Melaleuca manglesii
- Conservation status: Priority One — Poorly Known Taxa (DEC)

Scientific classification
- Kingdom: Plantae
- Clade: Tracheophytes
- Clade: Angiosperms
- Clade: Eudicots
- Clade: Rosids
- Order: Myrtales
- Family: Myrtaceae
- Genus: Melaleuca
- Species: M. manglesii
- Binomial name: Melaleuca manglesii Schauer

= Melaleuca manglesii =

- Genus: Melaleuca
- Species: manglesii
- Authority: Schauer
- Conservation status: P1

Species of flowering plant

Melaleuca manglesii is a plant in the myrtle family Myrtaceae and is endemic to a small area in the south-west of Western Australia. It is a low, spreading shrub which produces large numbers of heads of purple flowers with yellow tips in spring.

== Description ==
Melaleuca manglesii is a shrub growing to about 1.5 m high and wide. The leaves are arranged alternately, 3.0-7.5 mm long, 1.0-1.6 mm wide, narrow elliptic in shape and with a rounded ends.

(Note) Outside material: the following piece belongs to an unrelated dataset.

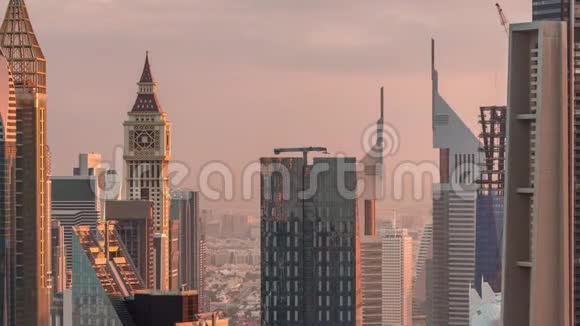 迪拜国际金融中心地区拥有现代化摩天大楼清晨时光流逝视频的预览图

The flowers are arranged in heads at or near the ends of the branches which continue to grow after flowering. The heads are up to 22 mm in diameter and contain between 2 and 8 groups of flowers in threes. The petals are 1.8-2.0 mm long and fall off soon after the flower opens. The stamens are arranged in five bundles around the flowers and are deep pink or mauve in colour tipped with a yellow stigma. There are 5 to 7 stamens in each bundle. Flowering occurs in spring and is followed by fruit which are woody, cup-shaped capsules 2.8-4 mm long, arranged in small groups along the stem.

==Taxonomy and naming==
This species was first described in 1844 by Johannes Conrad Schauer in Plantae Preissianae. The specific epithet (manglesii) is in honour of James Mangles, a collector of Western Australian plants.

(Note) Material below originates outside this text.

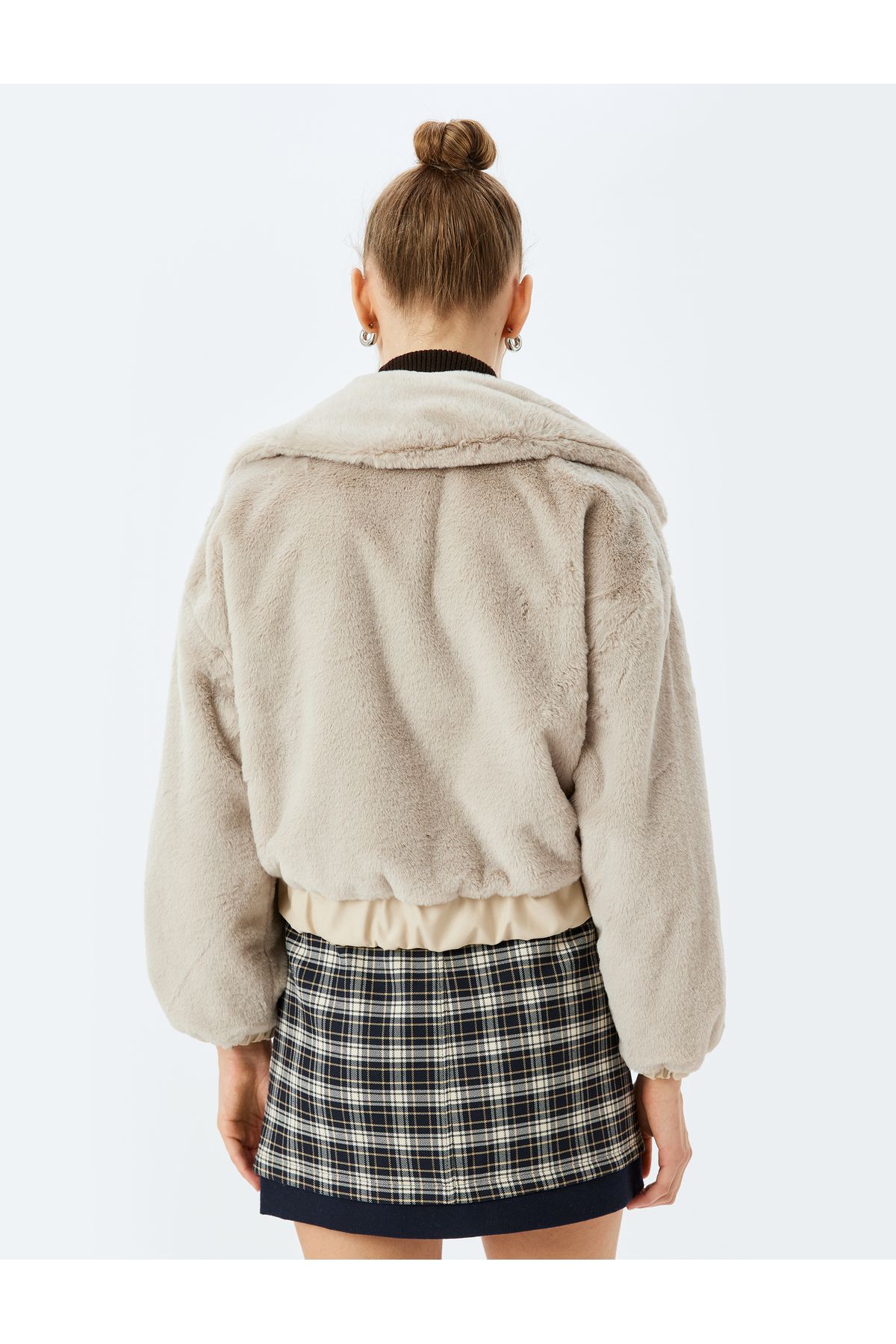 Koton-Faux Fur Jacket with Stand Collar Zippered Pocket Detail 4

==Distribution and habitat==
Melaleuca manglesii occurs between Wyalkatchem, Meckering and Kellerberrin in the Avon Wheatbelt biogeographic region. It grows in scrub on sand.

==Conservation==
This species is classified as priority one by the Government of Western Australia Department of Parks and Wildlife meaning that it is known from only one or a few locations which are potentially at risk.

==Uses==

===Horticulture===
This melaleuca has been cultivated in Western Australia in well-drained soils; however, it is probably not suited to the more humid eastern states of Australia.

===Essential oils===
The oil from the leaves of this species consists mainly of monoterpenes and sesquiterpenes at the rate of 0.5% (weight/fresh weight).